A green AI-revolution for Smart Cities

GeoAI gives an overview over the quality of green areas in cities

Published on: 22/01/2021
Last update: 08/05/2021
News

Green City Watch has since 2018 offered Open Source code and collaboration with cities in order to map their green areas and calulate the quality on three different parametres. This process is based on GeoAI combining methods from GIS, artificial intelligence, and data mining.

 

Green areas in cities have an enormous impact on the citizens’ quality of life. But even Smart and Intelligent Cities might have difficulties implementing green areas in their policies for city development.

This is where Green City Watch’ open source GeoAI technology can help. The technology maps green areas and their quality – not just quantity – on three parameters: Social, Ecology, and Economy. The dashboard makes it possible to turn up and down on these parameters according to a specific need from a city (see a picture of the dashboard)

These three parameters are important to evaluate the quality of parks and other public green areas. Green areas without asphalt or concrete are part of preventing in city floods by absorbing more rainwater while contributing to creating better air quality for the inhabitants. In cities, green areas are used for play and relaxation, which influences our mental health. Finally, parks allow for local cafés and small restaurants which contributes to the local economy.

 

A green AI-revolution

Green City Watch’s mission is: 'To revolutionize the way we value nature, bring transparency to local government, and regenerate our cities.'

Their Open Source code is based on geospatial technology. This is a Machine Learning technology. GeoAI combines methods from GIS, artificial intelligence, and data mining. GeoAI is:

  • Using computer vision for remote sensing, image classification, and object detection,
  • Using super-resolution networks to increase visual clarity and allow higher zoom levels of existing imagery,
  • Using natural language processing to extract geospatial information from unstructured text in documents and images,
  • Applying deep learning to large 3d geospatial datasets, such as point clouds and 3D meshes.

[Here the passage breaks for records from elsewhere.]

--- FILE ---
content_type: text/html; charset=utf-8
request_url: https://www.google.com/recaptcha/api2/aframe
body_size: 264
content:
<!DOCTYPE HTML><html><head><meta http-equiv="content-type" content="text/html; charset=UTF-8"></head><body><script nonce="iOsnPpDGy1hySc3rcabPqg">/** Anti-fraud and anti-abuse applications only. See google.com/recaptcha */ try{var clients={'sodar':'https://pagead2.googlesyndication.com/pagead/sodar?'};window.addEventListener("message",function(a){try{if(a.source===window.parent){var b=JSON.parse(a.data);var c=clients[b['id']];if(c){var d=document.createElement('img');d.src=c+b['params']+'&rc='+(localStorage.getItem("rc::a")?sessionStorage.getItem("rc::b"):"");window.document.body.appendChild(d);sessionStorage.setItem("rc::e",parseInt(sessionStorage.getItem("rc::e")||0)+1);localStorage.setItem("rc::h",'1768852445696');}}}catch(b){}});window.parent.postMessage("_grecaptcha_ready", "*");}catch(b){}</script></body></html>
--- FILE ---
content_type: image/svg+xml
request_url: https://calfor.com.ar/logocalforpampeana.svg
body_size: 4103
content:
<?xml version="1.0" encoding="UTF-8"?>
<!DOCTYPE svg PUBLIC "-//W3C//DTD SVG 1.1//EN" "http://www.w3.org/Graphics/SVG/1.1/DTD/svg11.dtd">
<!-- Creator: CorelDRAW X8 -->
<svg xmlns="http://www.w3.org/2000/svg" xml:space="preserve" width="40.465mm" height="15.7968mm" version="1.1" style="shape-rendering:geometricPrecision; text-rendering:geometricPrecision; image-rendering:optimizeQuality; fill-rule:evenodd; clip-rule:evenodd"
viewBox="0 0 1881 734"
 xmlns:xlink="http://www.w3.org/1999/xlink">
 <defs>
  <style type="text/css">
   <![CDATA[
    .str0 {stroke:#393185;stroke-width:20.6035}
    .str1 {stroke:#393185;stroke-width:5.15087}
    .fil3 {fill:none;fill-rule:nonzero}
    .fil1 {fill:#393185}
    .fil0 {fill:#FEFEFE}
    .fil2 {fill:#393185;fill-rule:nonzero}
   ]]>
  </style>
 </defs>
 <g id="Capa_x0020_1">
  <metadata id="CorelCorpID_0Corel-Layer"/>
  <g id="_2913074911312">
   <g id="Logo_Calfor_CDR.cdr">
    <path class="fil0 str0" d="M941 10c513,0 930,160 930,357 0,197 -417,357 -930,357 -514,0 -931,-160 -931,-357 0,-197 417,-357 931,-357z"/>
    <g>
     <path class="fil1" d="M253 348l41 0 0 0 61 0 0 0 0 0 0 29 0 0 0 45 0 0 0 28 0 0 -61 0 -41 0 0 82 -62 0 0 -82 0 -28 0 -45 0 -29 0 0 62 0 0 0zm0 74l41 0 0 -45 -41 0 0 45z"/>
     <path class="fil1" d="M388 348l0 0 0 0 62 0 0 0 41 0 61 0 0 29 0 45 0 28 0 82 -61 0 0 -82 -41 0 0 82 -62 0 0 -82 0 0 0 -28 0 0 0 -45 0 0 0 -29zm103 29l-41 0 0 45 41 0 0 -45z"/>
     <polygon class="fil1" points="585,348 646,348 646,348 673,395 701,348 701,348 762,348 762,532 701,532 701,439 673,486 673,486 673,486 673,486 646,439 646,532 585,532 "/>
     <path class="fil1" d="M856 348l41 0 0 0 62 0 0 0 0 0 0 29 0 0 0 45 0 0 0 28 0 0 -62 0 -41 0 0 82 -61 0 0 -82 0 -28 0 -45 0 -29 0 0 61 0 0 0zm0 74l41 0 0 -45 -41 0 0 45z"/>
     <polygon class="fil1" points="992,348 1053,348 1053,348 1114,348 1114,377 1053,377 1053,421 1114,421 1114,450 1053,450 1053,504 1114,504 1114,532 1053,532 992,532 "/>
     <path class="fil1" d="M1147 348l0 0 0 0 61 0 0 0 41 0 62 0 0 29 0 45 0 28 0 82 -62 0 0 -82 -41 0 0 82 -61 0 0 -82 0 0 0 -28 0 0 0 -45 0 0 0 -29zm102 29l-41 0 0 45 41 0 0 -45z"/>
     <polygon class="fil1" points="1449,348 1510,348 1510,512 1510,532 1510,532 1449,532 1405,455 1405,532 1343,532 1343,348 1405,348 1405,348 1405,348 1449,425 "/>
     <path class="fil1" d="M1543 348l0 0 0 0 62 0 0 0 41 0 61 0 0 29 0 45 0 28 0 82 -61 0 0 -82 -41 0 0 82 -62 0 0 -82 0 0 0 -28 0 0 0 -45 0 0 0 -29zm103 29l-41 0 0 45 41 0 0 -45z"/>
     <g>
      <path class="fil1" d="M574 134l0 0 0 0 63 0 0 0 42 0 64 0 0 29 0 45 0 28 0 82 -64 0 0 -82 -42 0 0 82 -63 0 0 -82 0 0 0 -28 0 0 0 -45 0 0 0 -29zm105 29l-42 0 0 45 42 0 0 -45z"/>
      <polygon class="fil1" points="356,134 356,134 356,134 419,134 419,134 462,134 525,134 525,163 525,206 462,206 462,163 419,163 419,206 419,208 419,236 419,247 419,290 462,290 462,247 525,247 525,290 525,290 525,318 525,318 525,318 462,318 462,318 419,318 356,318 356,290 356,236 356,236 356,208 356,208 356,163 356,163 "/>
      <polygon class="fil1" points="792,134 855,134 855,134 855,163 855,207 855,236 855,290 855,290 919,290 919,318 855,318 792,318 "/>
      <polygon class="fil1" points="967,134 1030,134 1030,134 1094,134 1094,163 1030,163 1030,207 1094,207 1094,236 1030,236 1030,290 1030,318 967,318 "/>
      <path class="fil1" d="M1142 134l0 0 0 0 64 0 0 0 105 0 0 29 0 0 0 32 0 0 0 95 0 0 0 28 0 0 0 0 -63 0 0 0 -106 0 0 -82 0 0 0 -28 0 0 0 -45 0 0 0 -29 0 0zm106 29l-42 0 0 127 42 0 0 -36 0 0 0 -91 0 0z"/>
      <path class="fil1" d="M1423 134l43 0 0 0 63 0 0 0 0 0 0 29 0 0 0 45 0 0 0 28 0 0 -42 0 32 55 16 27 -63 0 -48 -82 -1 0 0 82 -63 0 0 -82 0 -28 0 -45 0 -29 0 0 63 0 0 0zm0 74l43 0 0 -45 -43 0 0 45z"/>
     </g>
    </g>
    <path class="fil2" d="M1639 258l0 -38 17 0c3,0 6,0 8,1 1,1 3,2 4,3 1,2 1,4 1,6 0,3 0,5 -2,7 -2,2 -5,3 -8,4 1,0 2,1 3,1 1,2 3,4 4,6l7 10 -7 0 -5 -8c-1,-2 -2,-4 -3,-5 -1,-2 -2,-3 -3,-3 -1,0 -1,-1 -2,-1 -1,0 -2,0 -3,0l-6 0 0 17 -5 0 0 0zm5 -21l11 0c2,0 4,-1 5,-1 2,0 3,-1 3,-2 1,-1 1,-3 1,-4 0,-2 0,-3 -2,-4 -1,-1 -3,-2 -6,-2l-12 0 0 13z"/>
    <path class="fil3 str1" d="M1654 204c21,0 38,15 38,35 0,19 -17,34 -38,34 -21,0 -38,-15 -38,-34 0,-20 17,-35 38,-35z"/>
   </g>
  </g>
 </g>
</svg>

Co-funder Nadina Galle explained their technology like this (in an article from 2019):

We use multispectral imagery, produced by satellite sensors that measure reflected energy within several specific sections (also called bands) of the electromagnetic spectrum.

Green City Watch utilize Maxar’s 30 cm resolution satellite imagary and GBDX Catalog service for automatically filter the best possible image and thereby automatizing their workflow .

 

Sustainable and Smart Cities

The solution by Green City Watch supports Sustainable Development Goal number 11, which aims at creating green public spaces in cities in collaboration with its citizens.

Since 2018 Green City Watch has created a larger portfolio for themselves. They have mapped green areas in Sydney, Amsterdam, Jakata, and 27 other cities worldwide.

 

 

Final take-aways

  • An Open Source geoAI project with a long portefolio is of great value for the city which aim to become a Smart City and/or follow the Sutainable Development Goals.
  • Green City Watch uses geoAI to evaluate the sustainability of a city/area based on three paramatres: Social, Ecology, and Economy.
  • Their open source code is based on geospatial technology. This is a Machine Learning technology. GeoAI combines methods from GIS, artificial intelligence, and data mining.